## Start Data shown

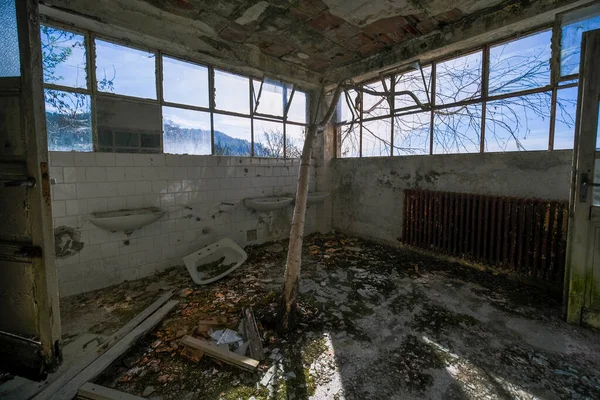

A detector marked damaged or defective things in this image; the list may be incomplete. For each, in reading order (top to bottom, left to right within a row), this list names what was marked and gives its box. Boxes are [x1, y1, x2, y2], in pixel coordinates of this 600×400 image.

broken window pane [0, 0, 20, 77]
broken window pane [41, 24, 87, 88]
broken window pane [44, 90, 92, 152]
broken window pane [94, 39, 155, 99]
broken window [94, 39, 155, 99]
broken window pane [163, 55, 210, 108]
broken window [163, 55, 210, 108]
broken window pane [163, 106, 212, 155]
broken window [163, 106, 212, 155]
broken window pane [214, 69, 250, 114]
broken window pane [213, 113, 251, 157]
broken window pane [252, 118, 282, 157]
broken window pane [251, 77, 284, 116]
broken window pane [286, 124, 304, 159]
broken window pane [286, 90, 308, 123]
damaged ceiling [42, 0, 592, 86]
broken window pane [340, 89, 358, 123]
broken window pane [340, 123, 358, 158]
broken window pane [364, 79, 392, 118]
broken window pane [364, 116, 392, 157]
broken window pane [394, 65, 432, 110]
broken window pane [394, 112, 432, 158]
broken window pane [434, 104, 480, 154]
broken window pane [436, 50, 482, 105]
broken window pane [486, 92, 552, 152]
broken window pane [490, 29, 552, 95]
broken window [490, 29, 552, 95]
broken window pane [552, 86, 576, 150]
broken window [560, 8, 600, 77]
broken window pane [560, 11, 600, 76]
rusty radiator [404, 190, 568, 284]
broken wooden board [31, 290, 175, 400]
broken wooden board [52, 300, 178, 400]
broken wooden board [180, 334, 260, 372]
broken wooden board [243, 308, 264, 360]
broken wooden board [76, 382, 145, 400]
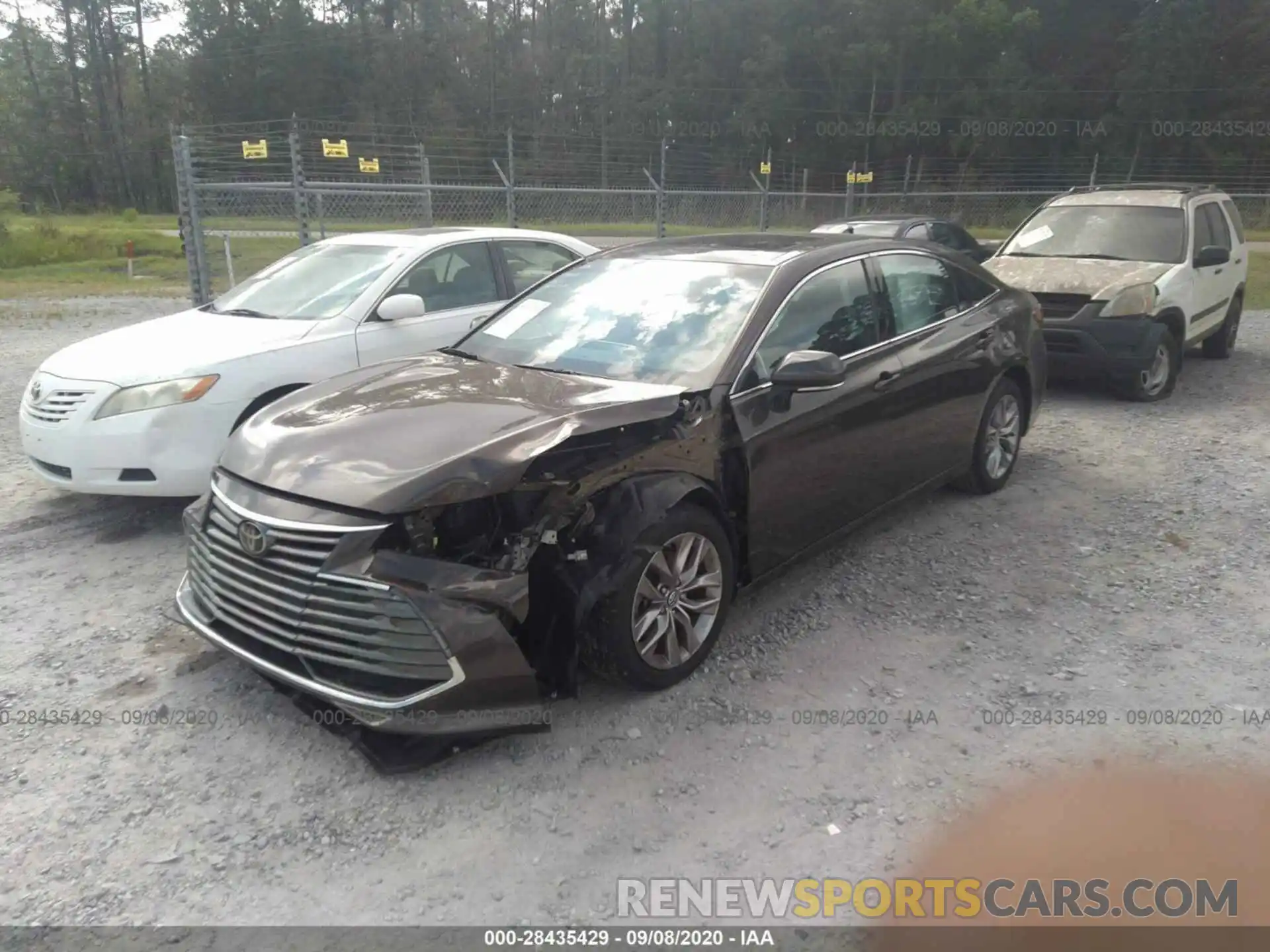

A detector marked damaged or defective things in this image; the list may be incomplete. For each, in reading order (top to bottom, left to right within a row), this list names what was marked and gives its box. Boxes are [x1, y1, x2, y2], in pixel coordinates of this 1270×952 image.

crushed hood [41, 311, 319, 388]
crushed hood [985, 257, 1173, 298]
crushed hood [222, 352, 691, 515]
damaged front end [174, 385, 731, 746]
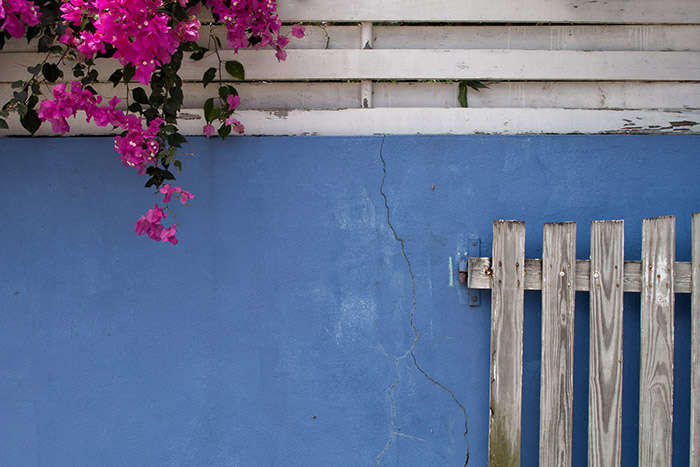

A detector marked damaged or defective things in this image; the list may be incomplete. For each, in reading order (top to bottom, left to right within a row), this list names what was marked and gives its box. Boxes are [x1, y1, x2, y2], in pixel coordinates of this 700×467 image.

crack in wall [378, 136, 470, 467]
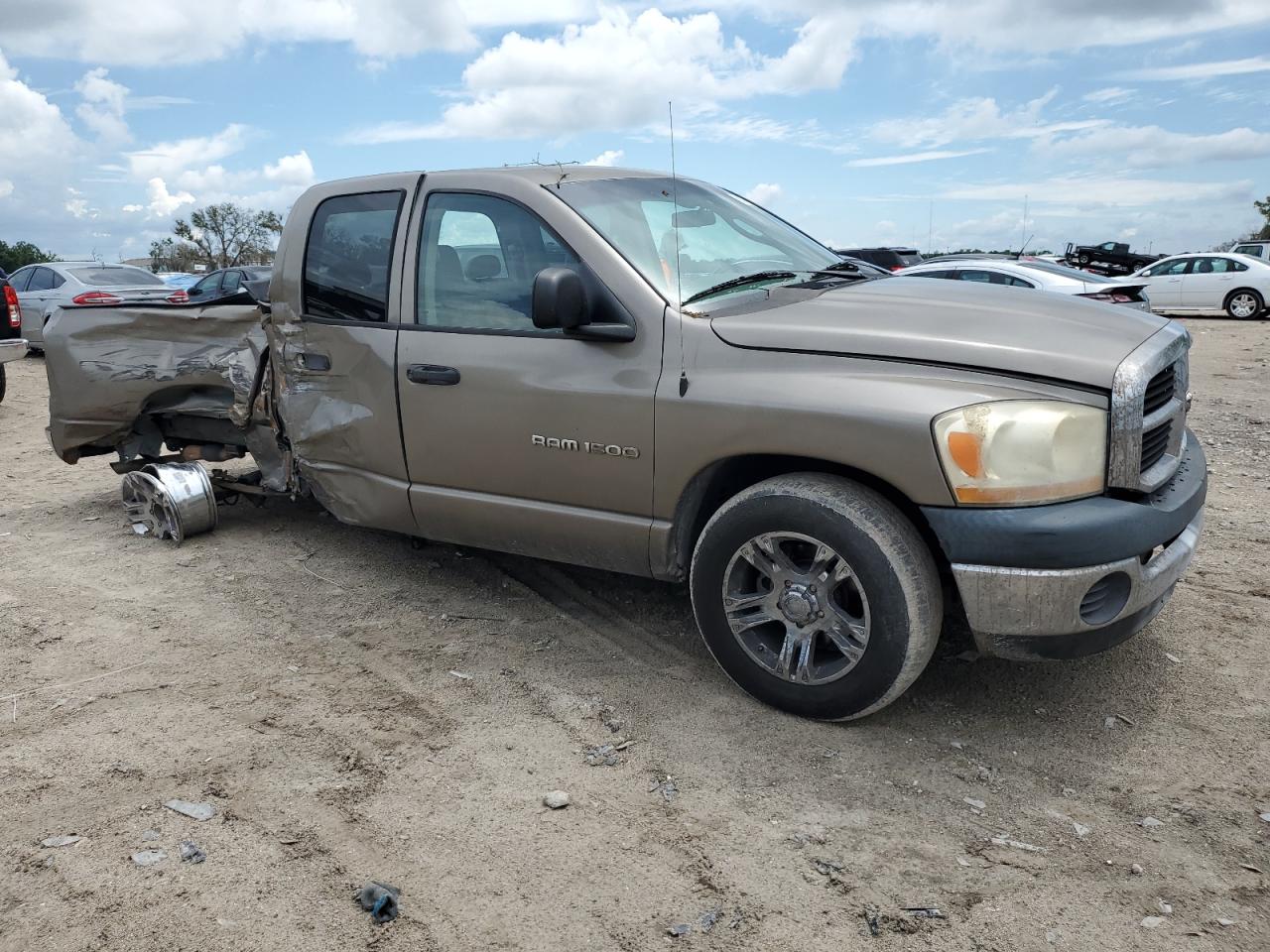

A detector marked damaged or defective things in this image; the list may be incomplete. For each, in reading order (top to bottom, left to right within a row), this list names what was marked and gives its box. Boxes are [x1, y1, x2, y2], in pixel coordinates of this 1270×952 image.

detached wheel [1222, 286, 1262, 319]
crumpled truck bed [44, 305, 268, 464]
detached wheel [683, 476, 945, 722]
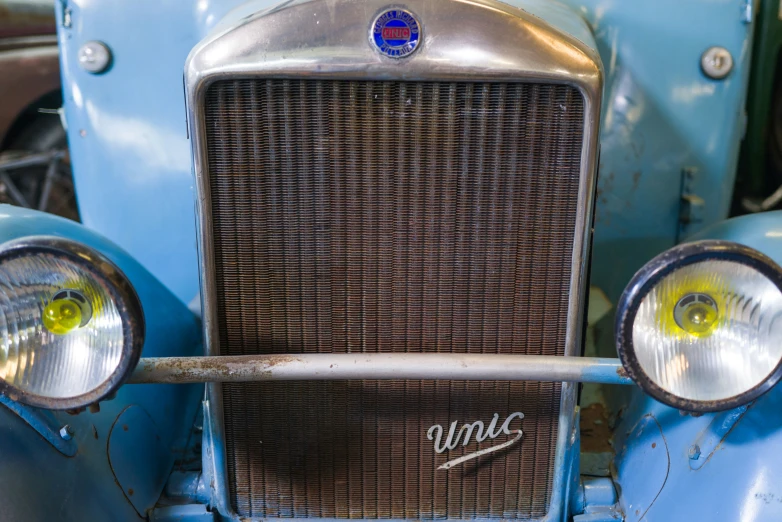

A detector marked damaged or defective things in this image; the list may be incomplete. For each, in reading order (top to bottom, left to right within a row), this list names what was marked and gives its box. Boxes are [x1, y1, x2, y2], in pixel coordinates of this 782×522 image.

rusted metal surface [127, 352, 632, 384]
corroded grille frame [187, 2, 604, 516]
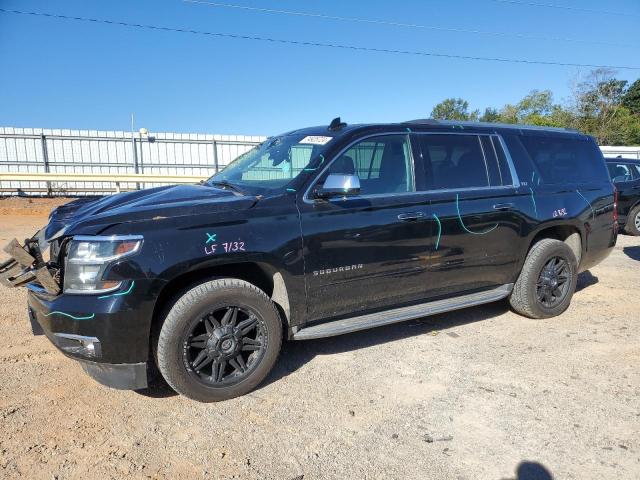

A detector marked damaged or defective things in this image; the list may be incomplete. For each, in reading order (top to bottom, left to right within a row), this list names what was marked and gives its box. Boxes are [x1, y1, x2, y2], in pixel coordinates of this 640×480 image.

exposed headlight assembly [62, 235, 142, 294]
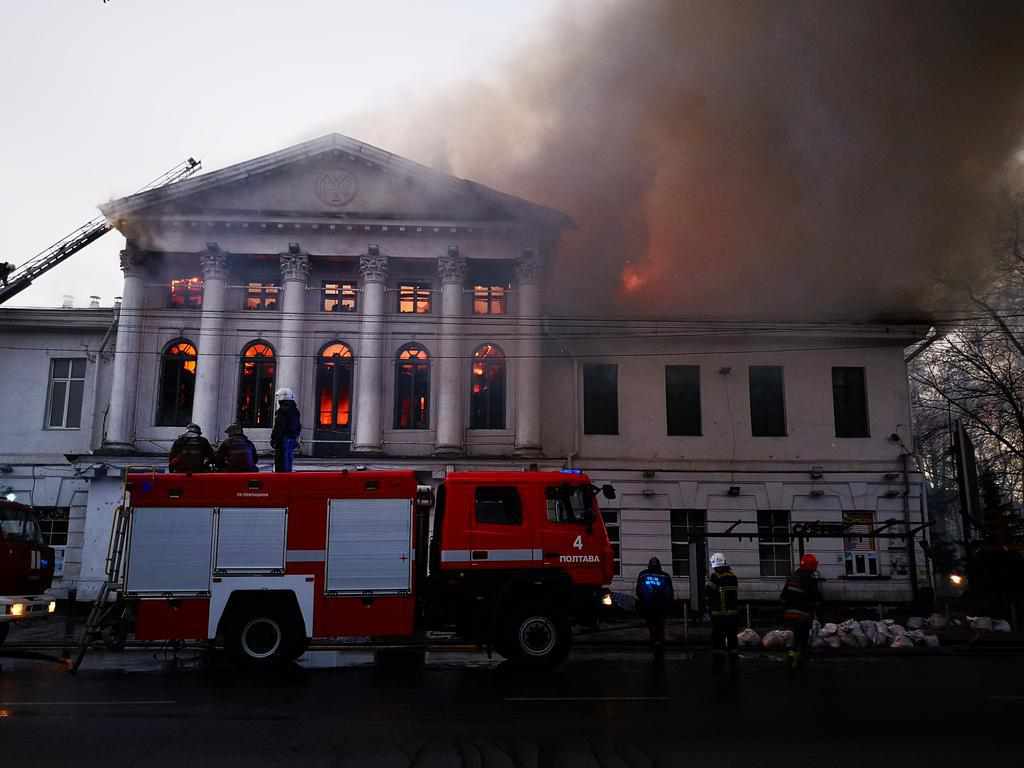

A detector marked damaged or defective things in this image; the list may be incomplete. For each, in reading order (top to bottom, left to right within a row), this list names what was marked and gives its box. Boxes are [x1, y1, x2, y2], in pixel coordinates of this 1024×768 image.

broken window [166, 278, 200, 308]
broken window [245, 284, 280, 310]
broken window [322, 282, 358, 312]
broken window [398, 284, 430, 314]
broken window [472, 284, 508, 316]
broken window [45, 356, 86, 428]
broken window [156, 340, 198, 428]
broken window [235, 340, 274, 426]
broken window [390, 344, 426, 428]
broken window [470, 344, 506, 428]
broken window [584, 364, 616, 436]
broken window [664, 368, 704, 438]
broken window [748, 368, 788, 438]
broken window [836, 368, 868, 438]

## End Data shown

Given instruction ▸
Reproduce verbatim every line of the rows from the start through the line holding "broken window [163, 55, 210, 108]", inclusive, and leave the pictures out.

Task answer ▸
A detector marked damaged or defective things in this image; the list may be incomplete. For each, in reading order (top to bottom, left to right within a row), this list names what was marked and gives its box. Boxes are [x1, y1, x2, y2], in pixel coordinates of this 600×400 image.

broken window pane [0, 0, 20, 77]
broken window pane [41, 24, 87, 88]
broken window pane [44, 90, 92, 152]
broken window pane [94, 39, 155, 99]
broken window [94, 39, 155, 99]
broken window pane [163, 55, 210, 108]
broken window [163, 55, 210, 108]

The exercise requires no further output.